◆ Task details
Write out the forum thread again, starting with "# Immigrant teen" and going on through "to be adressed.", and substitute "Ohio" for "Georgia" each time it appears.

* start Source document *

# Immigrant teen that feels really sad where they live in and have no friends?



## Sadfrootpepe (Nov 12, 2016)

Hi, as you can see the title says it all but I just think it's so hard. I live in somewhere in Georgia (usa) and I hate it. It's absolutely terrible. I just feel like I need friends but like, I've never been comfortable with anyone I've met in here. My life is so empty and meaningless. If anyone has similar experiences maybe we could talk, even better if you live near me but it's okay if you don't. Just feel like this needs to be adressed.


----------



## Sadfrootpepe (Nov 12, 2016)

Also I'd love to make friends here but, as with anything taht relates to this, it's been hard and it's still hard.


----------



## SomeTosser (Oct 30, 2016)

How did you end up in Georgia though? I don't know what kind of people are down there. I imagine its all white or something, I dunno really. Couldn't you have moved to somewhere where your people were at?


----------



## Sadfrootpepe (Nov 12, 2016)

I live in Georgia because of my parents, well my mom she works here and no, unfortunately, we cant. Why did you ask? Do you have the same experience? As for the people here, let's just say they're not my people.


----------



## SomeTosser (Oct 30, 2016)

Nah I'm not an immigrant. I live in Toronto, man. You can find anything here. You can be from the *** end of the most secluded village in Ethiopia and you're gonna find somebody that's from the same village here. Actually that's an exaggeration probably but everybody is here.


----------



## Sadfrootpepe (Nov 12, 2016)

Alright that's good for you then


----------

* end Source document *
* start Material supplied *

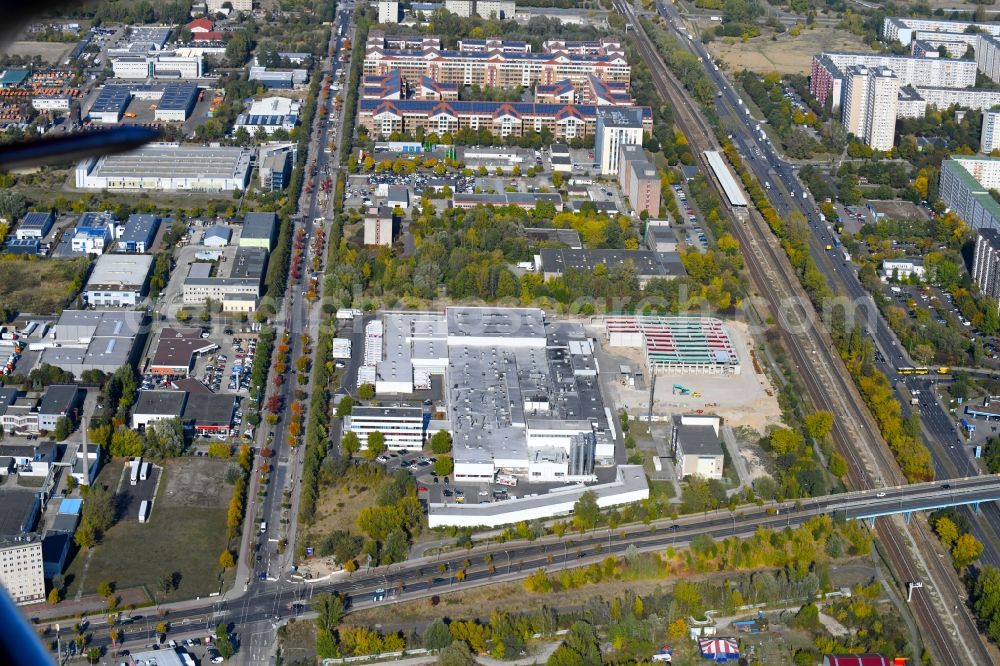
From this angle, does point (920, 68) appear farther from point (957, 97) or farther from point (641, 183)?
point (641, 183)

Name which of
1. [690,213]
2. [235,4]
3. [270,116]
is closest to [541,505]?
[690,213]

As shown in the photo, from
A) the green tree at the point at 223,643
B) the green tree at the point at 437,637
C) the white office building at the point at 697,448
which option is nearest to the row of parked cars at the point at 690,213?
the white office building at the point at 697,448

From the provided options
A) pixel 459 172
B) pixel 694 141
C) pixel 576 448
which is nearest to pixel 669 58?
pixel 694 141

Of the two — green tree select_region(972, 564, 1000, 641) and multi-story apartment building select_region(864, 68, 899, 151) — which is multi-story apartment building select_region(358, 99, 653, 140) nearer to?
multi-story apartment building select_region(864, 68, 899, 151)

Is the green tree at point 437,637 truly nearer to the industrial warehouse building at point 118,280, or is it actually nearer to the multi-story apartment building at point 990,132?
the industrial warehouse building at point 118,280

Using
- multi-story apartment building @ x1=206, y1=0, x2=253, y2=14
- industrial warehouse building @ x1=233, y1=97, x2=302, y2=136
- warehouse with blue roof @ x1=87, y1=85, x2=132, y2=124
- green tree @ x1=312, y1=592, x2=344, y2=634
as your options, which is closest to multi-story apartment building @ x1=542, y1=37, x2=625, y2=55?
industrial warehouse building @ x1=233, y1=97, x2=302, y2=136
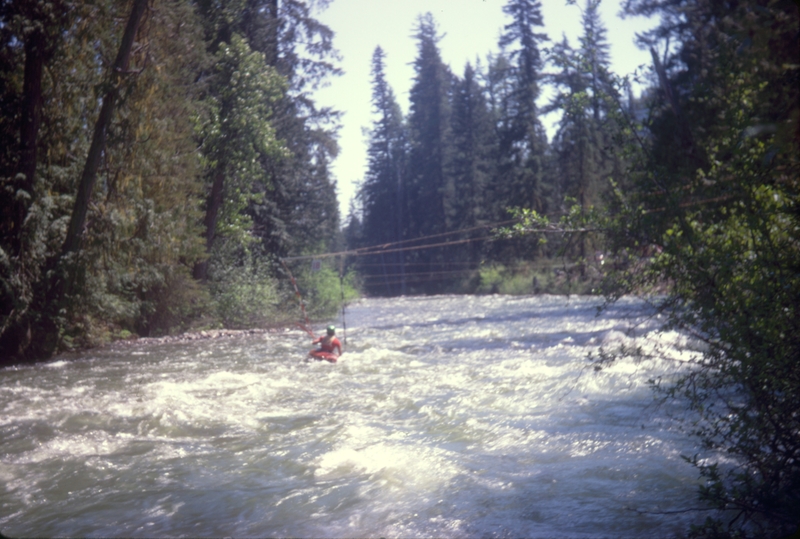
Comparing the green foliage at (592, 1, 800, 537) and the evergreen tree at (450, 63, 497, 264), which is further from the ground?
the evergreen tree at (450, 63, 497, 264)

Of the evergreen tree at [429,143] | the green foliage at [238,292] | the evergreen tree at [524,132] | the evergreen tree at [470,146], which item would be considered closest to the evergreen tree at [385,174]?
the evergreen tree at [429,143]

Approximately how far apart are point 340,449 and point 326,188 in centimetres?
2762

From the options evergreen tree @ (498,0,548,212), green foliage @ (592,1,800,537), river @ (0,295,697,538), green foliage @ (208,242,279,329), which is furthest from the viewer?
evergreen tree @ (498,0,548,212)

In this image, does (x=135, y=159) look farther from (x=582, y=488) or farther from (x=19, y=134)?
(x=582, y=488)

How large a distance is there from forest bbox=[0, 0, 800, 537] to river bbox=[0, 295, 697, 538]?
0.89 meters

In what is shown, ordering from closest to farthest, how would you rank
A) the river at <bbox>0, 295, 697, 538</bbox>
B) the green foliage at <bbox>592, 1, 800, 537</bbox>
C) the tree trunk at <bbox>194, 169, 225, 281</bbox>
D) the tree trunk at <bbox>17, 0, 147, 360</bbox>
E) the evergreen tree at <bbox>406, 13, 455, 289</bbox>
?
the green foliage at <bbox>592, 1, 800, 537</bbox> < the river at <bbox>0, 295, 697, 538</bbox> < the tree trunk at <bbox>17, 0, 147, 360</bbox> < the tree trunk at <bbox>194, 169, 225, 281</bbox> < the evergreen tree at <bbox>406, 13, 455, 289</bbox>

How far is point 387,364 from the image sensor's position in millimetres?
15953

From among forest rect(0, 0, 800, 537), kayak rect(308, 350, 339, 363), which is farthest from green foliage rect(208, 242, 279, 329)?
kayak rect(308, 350, 339, 363)

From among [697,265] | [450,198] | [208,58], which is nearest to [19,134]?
[208,58]

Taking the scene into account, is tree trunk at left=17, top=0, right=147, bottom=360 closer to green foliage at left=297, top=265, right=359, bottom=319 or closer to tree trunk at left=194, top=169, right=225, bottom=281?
tree trunk at left=194, top=169, right=225, bottom=281

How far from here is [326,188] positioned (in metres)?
35.0

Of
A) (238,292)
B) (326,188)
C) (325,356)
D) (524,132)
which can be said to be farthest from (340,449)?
(524,132)

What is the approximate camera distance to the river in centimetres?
602

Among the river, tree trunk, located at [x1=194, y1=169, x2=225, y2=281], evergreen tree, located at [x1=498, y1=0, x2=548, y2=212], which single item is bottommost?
the river
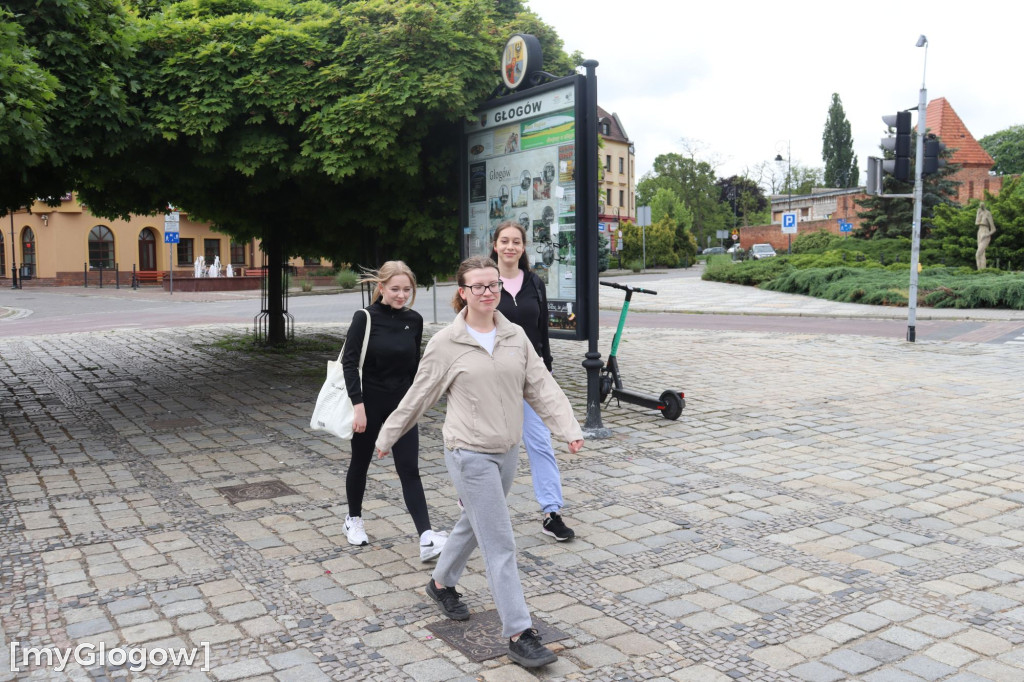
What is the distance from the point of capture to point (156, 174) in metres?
9.58

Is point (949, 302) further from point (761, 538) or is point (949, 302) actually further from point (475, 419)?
point (475, 419)

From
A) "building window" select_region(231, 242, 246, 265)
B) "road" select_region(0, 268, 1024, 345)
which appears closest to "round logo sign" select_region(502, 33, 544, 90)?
"road" select_region(0, 268, 1024, 345)

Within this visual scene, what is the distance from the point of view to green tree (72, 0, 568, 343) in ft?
29.2

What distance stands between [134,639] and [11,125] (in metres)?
4.78

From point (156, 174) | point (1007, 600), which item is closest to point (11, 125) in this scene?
point (156, 174)

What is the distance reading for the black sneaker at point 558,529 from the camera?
5238mm

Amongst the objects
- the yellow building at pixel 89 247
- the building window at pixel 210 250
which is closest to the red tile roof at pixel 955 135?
the yellow building at pixel 89 247

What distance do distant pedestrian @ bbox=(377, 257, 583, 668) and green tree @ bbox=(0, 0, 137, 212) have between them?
15.9 ft

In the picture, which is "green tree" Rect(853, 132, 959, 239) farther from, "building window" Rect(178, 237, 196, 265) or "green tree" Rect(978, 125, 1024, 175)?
"green tree" Rect(978, 125, 1024, 175)

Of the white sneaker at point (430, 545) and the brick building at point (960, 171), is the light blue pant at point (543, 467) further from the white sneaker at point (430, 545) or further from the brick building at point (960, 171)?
the brick building at point (960, 171)

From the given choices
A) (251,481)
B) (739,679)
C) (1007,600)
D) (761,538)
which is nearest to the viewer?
(739,679)

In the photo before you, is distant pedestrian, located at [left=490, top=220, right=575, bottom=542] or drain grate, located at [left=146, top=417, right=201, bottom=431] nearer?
distant pedestrian, located at [left=490, top=220, right=575, bottom=542]

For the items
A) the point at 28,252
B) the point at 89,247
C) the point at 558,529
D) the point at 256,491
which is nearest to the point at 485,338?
the point at 558,529

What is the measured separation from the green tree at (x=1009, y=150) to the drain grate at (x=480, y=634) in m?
99.4
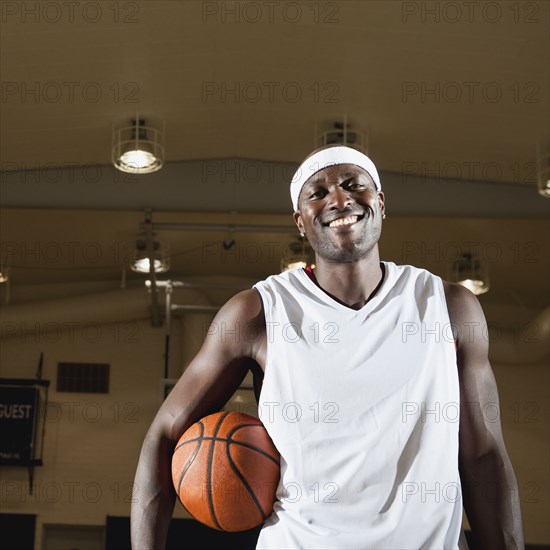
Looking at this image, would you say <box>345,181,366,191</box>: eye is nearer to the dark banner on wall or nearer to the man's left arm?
the man's left arm

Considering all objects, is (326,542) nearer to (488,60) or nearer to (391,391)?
(391,391)

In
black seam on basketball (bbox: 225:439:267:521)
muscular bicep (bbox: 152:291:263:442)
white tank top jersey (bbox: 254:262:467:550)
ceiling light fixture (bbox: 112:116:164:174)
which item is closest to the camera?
white tank top jersey (bbox: 254:262:467:550)

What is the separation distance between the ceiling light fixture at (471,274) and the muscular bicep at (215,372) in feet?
25.6

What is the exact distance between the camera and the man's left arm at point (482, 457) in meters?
1.96

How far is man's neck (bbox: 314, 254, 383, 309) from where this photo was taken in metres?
2.14

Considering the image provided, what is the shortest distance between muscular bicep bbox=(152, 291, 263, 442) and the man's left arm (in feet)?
1.59

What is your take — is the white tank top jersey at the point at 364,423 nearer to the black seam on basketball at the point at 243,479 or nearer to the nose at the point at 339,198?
the black seam on basketball at the point at 243,479

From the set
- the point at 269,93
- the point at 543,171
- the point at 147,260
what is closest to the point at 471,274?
the point at 543,171

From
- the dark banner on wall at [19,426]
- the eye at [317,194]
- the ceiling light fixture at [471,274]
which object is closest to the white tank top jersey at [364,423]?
the eye at [317,194]

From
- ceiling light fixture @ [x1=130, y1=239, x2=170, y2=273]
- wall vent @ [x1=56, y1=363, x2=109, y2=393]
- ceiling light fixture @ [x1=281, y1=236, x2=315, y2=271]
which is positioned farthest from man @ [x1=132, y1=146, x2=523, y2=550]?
wall vent @ [x1=56, y1=363, x2=109, y2=393]

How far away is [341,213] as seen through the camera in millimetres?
2127

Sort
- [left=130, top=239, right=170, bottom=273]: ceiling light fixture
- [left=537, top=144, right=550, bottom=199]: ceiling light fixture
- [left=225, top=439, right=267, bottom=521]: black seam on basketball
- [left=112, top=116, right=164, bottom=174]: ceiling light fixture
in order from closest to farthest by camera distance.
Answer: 1. [left=225, top=439, right=267, bottom=521]: black seam on basketball
2. [left=112, top=116, right=164, bottom=174]: ceiling light fixture
3. [left=537, top=144, right=550, bottom=199]: ceiling light fixture
4. [left=130, top=239, right=170, bottom=273]: ceiling light fixture

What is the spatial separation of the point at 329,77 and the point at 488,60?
1.13 meters

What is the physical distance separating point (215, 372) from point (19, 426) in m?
9.82
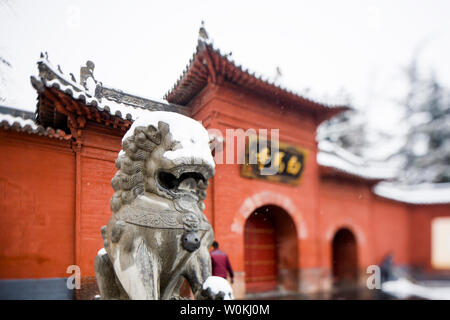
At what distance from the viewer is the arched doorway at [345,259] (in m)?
7.36

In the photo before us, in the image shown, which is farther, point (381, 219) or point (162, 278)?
point (381, 219)

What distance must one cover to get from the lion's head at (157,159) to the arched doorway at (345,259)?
643 centimetres

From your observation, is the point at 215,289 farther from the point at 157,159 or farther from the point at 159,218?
the point at 157,159

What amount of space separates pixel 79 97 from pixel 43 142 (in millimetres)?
823

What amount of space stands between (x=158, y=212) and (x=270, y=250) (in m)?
4.63

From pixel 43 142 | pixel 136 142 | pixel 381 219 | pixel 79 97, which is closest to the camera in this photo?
pixel 136 142

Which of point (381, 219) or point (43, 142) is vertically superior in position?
point (43, 142)

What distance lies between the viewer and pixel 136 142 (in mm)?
1830

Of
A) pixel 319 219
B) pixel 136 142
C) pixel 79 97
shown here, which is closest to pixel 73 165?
pixel 79 97

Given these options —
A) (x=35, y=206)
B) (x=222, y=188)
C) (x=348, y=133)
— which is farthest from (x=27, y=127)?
(x=348, y=133)

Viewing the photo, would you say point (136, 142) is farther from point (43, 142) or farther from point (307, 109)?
point (307, 109)

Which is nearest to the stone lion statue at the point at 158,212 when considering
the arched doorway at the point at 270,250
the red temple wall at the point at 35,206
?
the red temple wall at the point at 35,206
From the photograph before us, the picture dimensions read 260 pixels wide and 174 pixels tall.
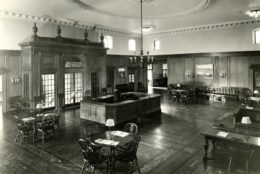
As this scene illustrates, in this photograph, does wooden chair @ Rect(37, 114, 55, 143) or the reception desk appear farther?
the reception desk

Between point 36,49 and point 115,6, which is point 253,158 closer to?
point 115,6

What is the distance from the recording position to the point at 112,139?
18.4 ft

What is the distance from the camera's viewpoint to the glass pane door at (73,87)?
45.3ft

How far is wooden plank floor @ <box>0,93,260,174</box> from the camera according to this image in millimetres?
5598

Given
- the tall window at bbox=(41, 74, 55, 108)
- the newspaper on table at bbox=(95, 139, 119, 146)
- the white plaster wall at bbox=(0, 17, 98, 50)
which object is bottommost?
the newspaper on table at bbox=(95, 139, 119, 146)

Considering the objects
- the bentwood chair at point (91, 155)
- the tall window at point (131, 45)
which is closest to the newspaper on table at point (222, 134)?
the bentwood chair at point (91, 155)

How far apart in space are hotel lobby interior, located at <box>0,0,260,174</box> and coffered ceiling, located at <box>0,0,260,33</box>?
0.06 meters

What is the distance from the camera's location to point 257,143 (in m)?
5.26

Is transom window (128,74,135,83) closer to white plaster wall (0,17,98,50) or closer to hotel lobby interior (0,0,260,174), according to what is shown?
hotel lobby interior (0,0,260,174)

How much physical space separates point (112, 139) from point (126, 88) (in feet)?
42.7

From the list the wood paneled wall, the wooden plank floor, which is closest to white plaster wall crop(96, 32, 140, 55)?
the wood paneled wall

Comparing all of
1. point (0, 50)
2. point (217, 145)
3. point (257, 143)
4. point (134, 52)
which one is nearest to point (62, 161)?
point (217, 145)

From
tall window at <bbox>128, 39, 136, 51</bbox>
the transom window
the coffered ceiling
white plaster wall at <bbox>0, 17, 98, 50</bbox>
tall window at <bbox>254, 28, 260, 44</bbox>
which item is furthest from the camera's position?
tall window at <bbox>128, 39, 136, 51</bbox>

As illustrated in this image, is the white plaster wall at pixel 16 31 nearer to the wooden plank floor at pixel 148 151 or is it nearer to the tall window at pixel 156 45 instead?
the wooden plank floor at pixel 148 151
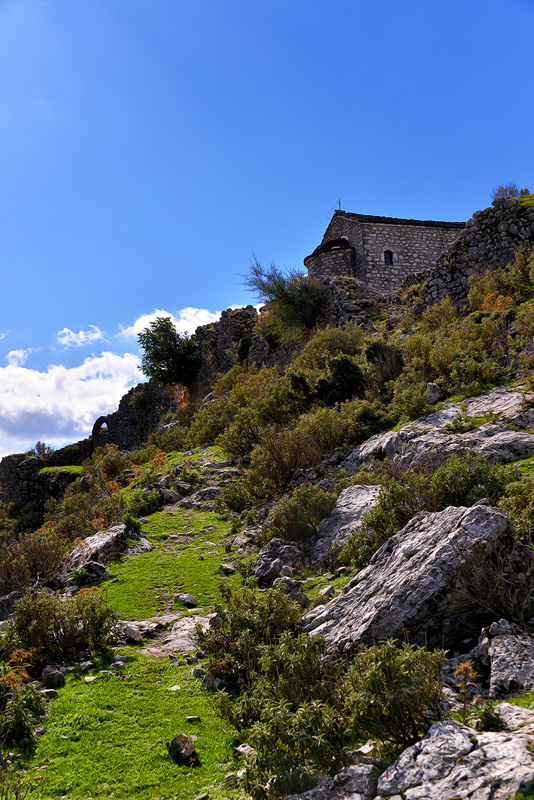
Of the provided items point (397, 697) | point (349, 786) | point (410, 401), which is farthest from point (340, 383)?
point (349, 786)

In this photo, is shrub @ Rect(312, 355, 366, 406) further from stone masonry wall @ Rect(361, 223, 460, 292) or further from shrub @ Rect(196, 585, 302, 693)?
stone masonry wall @ Rect(361, 223, 460, 292)

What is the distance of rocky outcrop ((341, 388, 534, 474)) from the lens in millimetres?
6513

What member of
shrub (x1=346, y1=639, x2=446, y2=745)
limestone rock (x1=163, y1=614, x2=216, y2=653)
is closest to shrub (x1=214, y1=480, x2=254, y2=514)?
limestone rock (x1=163, y1=614, x2=216, y2=653)

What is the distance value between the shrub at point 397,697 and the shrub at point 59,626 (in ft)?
10.4

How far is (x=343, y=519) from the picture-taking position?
689 cm

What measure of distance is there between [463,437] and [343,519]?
6.99ft

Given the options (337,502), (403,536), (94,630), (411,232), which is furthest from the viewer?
(411,232)

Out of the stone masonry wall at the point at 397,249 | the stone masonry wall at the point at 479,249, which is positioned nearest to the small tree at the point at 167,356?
the stone masonry wall at the point at 397,249

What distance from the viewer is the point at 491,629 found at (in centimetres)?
349

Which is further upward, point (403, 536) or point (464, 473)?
point (464, 473)

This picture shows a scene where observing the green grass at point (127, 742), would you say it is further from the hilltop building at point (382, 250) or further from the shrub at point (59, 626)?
the hilltop building at point (382, 250)

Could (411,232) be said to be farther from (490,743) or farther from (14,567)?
(490,743)

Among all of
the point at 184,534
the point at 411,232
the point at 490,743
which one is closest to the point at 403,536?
the point at 490,743

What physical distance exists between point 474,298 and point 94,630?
11.2 metres
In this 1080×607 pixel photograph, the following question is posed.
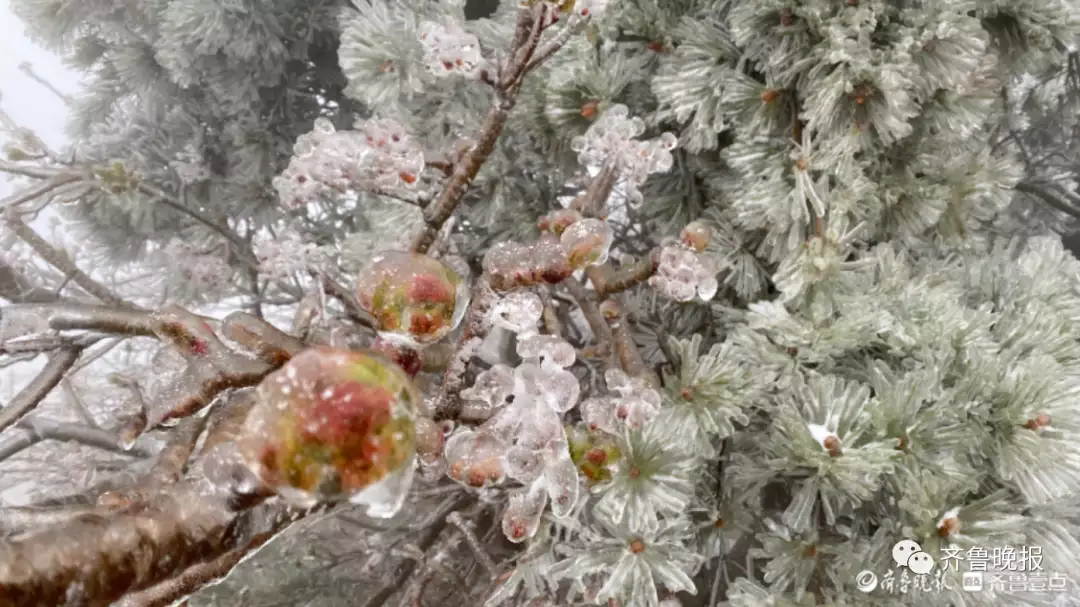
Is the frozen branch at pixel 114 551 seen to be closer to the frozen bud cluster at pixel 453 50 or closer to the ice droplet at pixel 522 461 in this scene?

* end Material supplied *

◆ Correct result
# Immigrant teen that feels really sad where they live in and have no friends?



## Sadfrootpepe (Nov 12, 2016)

Hi, as you can see the title says it all but I just think it's so hard. I live in somewhere in Ohio (usa) and I hate it. It's absolutely terrible. I just feel like I need friends but like, I've never been comfortable with anyone I've met in here. My life is so empty and meaningless. If anyone has similar experiences maybe we could talk, even better if you live near me but it's okay if you don't. Just feel like this needs to be adressed.